第45話
それで引いてくれた医者。顔しか覚えていないけど、いい人だったように思う。
改めていろはを見ると、とても、とても、綺麗だった。
黄色いドレスに身を包んだいろはは、その身体をところどころ、血に染めて、顔は不安に彩られている。それでも僕を求め続けるその、綺麗な瞳。
僕はこの時、確実に君に恋心を抱いた。
いや、初めて感じたいろはを求める自分の心を自覚した、と言った方が正しいのかも。
『僕は、ここにいるから。』
『うん。』
『絶対に、いなくならない。』
『ん。』
『約束だ。』
『……ん。』
ぐるりと、いろはの目が回る。普通じゃないくずおれ方をしたいろはは、ベッドに横向きに、倒れ込んだ。

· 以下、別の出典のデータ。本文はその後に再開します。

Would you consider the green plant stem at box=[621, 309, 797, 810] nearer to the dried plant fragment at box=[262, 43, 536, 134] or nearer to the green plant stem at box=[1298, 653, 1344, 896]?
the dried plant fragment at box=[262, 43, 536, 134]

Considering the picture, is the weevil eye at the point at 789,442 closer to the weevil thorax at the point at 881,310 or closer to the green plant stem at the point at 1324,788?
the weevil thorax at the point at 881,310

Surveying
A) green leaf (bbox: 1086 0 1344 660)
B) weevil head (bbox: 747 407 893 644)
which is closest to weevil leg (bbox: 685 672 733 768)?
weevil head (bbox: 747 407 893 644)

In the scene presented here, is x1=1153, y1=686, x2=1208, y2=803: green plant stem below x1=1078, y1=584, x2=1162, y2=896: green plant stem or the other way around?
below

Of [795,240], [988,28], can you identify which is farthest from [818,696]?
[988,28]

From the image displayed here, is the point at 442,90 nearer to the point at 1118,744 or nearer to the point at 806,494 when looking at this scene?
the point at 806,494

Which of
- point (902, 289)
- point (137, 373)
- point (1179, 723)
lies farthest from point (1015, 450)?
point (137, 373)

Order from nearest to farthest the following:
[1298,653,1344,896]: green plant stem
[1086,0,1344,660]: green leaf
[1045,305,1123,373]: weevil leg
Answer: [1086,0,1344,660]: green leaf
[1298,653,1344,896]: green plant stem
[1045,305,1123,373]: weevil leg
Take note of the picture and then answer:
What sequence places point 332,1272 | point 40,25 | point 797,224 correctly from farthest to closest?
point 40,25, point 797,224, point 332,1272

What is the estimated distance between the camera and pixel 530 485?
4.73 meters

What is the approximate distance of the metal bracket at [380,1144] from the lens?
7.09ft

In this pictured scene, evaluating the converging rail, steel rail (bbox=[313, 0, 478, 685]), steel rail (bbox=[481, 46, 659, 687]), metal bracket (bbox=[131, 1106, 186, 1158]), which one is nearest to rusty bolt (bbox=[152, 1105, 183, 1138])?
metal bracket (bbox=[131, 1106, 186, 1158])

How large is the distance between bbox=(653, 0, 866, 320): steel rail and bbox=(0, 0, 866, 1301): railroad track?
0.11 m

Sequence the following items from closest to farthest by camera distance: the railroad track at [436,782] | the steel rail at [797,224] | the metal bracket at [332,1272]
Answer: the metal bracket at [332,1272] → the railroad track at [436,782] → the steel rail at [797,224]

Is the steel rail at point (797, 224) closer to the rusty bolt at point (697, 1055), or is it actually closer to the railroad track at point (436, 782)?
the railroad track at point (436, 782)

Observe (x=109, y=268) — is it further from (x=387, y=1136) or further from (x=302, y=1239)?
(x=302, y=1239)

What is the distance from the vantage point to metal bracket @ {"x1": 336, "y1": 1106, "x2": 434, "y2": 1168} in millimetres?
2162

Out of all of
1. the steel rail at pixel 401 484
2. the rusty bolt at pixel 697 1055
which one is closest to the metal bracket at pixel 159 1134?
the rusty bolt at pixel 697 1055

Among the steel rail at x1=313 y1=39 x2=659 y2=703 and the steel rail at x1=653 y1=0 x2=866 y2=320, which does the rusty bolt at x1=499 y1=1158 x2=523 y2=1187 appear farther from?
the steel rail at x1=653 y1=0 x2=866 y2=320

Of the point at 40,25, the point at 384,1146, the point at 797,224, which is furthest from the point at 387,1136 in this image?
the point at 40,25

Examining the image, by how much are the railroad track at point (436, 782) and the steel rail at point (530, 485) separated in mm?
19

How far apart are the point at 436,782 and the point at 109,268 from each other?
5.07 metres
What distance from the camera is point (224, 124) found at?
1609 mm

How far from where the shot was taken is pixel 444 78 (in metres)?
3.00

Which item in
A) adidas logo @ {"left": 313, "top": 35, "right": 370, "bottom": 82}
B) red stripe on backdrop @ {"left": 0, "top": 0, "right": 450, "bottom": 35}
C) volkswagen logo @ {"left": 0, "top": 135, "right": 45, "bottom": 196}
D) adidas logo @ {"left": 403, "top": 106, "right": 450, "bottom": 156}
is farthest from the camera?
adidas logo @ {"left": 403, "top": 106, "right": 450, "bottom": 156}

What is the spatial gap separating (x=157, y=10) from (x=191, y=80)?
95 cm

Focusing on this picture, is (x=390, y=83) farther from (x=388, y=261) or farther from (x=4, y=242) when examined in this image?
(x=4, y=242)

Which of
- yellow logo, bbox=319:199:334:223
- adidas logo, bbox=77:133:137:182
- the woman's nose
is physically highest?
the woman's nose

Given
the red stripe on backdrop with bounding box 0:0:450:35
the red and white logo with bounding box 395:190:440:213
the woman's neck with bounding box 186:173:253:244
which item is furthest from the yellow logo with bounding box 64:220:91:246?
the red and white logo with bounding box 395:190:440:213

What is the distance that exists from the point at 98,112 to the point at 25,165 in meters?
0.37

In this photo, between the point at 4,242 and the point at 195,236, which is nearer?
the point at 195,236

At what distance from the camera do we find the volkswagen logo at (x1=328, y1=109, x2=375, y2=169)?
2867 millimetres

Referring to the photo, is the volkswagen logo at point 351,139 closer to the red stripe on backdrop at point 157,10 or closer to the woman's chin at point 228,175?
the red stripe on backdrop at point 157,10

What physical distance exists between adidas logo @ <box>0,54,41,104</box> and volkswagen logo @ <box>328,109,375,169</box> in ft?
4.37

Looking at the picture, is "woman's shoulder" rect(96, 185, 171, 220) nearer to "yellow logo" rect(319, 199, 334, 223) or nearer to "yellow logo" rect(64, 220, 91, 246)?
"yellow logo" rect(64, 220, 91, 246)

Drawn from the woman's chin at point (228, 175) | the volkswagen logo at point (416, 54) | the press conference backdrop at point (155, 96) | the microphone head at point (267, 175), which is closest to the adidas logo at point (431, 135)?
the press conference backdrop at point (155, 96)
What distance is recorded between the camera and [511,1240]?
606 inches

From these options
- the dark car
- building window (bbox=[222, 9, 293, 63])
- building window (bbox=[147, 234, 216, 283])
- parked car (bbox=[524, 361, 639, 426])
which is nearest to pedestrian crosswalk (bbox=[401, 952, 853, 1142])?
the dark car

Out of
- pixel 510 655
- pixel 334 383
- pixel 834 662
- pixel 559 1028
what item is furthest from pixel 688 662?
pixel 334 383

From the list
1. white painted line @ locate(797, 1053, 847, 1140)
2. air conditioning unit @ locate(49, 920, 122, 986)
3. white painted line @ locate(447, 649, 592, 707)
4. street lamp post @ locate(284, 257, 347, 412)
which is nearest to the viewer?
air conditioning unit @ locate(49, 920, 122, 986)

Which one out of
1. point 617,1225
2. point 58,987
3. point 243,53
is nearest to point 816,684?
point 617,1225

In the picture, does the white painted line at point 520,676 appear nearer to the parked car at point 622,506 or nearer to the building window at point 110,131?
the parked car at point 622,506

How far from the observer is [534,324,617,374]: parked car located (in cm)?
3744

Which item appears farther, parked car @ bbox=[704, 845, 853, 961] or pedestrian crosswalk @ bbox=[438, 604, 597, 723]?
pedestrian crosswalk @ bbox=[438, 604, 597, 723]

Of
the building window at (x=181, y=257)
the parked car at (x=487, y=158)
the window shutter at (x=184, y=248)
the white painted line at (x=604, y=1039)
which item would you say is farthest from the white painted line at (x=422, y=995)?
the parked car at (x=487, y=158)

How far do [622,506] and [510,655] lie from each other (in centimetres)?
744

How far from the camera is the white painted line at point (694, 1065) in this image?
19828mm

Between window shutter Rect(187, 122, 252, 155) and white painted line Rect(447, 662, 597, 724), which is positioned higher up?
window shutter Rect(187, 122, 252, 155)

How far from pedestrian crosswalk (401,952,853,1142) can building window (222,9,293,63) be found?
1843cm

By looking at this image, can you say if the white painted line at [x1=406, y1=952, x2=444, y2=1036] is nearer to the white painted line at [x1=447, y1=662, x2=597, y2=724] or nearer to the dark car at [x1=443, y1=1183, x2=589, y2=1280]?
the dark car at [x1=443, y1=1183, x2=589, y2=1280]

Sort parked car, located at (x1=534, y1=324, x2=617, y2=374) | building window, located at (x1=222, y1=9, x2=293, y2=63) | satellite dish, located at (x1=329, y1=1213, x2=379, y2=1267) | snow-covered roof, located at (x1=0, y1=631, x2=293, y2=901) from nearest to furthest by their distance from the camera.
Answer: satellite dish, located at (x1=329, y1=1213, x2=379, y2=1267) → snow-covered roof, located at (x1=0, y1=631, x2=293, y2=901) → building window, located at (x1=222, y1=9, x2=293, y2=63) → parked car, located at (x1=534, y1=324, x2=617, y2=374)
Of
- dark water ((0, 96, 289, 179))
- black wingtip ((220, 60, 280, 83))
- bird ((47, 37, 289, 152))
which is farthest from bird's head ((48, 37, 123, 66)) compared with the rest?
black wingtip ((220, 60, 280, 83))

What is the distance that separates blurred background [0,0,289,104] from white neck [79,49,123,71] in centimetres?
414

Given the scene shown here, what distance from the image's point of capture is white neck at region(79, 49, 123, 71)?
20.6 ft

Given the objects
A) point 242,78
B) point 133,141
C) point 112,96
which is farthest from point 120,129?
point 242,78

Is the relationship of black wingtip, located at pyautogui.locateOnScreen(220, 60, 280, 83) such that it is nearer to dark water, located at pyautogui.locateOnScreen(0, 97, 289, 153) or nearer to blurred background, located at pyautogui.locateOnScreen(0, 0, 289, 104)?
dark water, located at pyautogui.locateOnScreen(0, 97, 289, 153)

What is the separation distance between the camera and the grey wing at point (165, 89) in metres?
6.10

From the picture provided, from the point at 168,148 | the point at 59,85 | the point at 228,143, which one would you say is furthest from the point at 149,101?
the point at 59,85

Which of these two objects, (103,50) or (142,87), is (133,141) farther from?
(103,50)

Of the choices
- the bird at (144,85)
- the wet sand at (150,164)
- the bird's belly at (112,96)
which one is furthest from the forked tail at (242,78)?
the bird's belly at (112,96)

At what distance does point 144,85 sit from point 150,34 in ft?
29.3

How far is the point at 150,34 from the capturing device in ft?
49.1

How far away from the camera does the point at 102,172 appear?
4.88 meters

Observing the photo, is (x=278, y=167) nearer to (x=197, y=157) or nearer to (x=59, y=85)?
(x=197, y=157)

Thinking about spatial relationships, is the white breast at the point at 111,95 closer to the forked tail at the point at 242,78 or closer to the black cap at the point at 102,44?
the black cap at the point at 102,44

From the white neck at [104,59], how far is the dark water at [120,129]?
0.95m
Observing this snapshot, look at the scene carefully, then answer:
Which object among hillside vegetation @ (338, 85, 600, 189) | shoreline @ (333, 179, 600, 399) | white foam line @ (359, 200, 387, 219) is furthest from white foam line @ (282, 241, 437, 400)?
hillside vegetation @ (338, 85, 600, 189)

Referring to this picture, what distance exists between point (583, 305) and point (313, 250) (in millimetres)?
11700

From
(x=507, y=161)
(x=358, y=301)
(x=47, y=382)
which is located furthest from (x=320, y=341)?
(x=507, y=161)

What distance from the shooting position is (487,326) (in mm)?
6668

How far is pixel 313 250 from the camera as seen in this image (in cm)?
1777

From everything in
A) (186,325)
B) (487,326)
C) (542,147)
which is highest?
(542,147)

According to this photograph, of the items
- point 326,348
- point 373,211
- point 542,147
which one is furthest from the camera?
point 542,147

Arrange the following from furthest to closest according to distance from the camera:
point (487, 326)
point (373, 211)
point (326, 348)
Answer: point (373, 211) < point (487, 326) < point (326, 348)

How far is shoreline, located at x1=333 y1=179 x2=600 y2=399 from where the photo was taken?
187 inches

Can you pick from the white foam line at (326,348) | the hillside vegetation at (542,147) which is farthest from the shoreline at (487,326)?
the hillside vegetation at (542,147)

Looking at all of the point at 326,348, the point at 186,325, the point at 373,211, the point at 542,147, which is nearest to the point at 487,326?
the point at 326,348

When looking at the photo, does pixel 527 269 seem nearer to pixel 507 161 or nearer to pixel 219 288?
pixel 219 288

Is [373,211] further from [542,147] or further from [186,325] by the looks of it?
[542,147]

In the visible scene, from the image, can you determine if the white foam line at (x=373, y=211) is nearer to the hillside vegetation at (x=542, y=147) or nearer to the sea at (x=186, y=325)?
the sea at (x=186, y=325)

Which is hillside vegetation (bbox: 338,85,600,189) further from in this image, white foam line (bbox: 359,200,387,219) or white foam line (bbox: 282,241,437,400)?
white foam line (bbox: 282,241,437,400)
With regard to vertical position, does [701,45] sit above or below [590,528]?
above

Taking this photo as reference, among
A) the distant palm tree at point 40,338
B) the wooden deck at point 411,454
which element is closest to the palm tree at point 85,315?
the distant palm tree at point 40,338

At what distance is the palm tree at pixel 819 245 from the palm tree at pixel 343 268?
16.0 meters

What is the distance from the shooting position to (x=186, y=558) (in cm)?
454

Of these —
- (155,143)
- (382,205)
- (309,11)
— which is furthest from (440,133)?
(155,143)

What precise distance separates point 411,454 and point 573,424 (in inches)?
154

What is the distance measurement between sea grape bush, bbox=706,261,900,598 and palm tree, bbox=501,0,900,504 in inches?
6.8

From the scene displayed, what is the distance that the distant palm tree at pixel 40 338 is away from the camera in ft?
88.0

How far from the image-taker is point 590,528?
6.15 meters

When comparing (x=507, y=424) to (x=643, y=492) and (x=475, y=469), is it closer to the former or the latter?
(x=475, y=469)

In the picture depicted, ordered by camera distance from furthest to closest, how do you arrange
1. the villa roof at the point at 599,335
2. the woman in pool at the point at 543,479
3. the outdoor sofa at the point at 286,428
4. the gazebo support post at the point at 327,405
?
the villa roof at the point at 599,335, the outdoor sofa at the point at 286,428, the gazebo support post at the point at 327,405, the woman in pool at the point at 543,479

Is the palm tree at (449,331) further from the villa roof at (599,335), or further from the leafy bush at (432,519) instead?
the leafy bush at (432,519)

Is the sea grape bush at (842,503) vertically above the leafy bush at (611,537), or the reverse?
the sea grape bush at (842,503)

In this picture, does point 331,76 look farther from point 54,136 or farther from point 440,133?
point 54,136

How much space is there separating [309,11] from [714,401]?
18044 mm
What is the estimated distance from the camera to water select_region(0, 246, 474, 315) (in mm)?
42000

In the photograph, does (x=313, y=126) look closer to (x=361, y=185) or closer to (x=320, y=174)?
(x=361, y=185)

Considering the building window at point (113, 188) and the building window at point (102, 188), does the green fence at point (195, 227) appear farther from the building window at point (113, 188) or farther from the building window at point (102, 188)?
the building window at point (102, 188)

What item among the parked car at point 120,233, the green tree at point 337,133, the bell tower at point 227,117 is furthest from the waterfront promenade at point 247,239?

手術が終わって、いろはは病室に運ばれた。その病室の前、僕は。
『っっ、ウッ、……ック、』
止めどなく、涙を流した。
ああ言ったのに。僕は、いろはに会う勇気が無かった。
守りきれなかった。いろはを、いろはだけを、傷つけて。膝に擦り傷だけを作った僕は、無事でいる。
最低な気分だったんだ。
そんな時だった。
『坊主、強くなりてえか?』
師範がそう、囁いたのは。
暗闇の中、突然姿を現した師範は、まさに悪魔のようだった。
弱った人間の耳元で囁き、地獄に誘う。師範の纏う空気も、それに近いものがあったような気がする。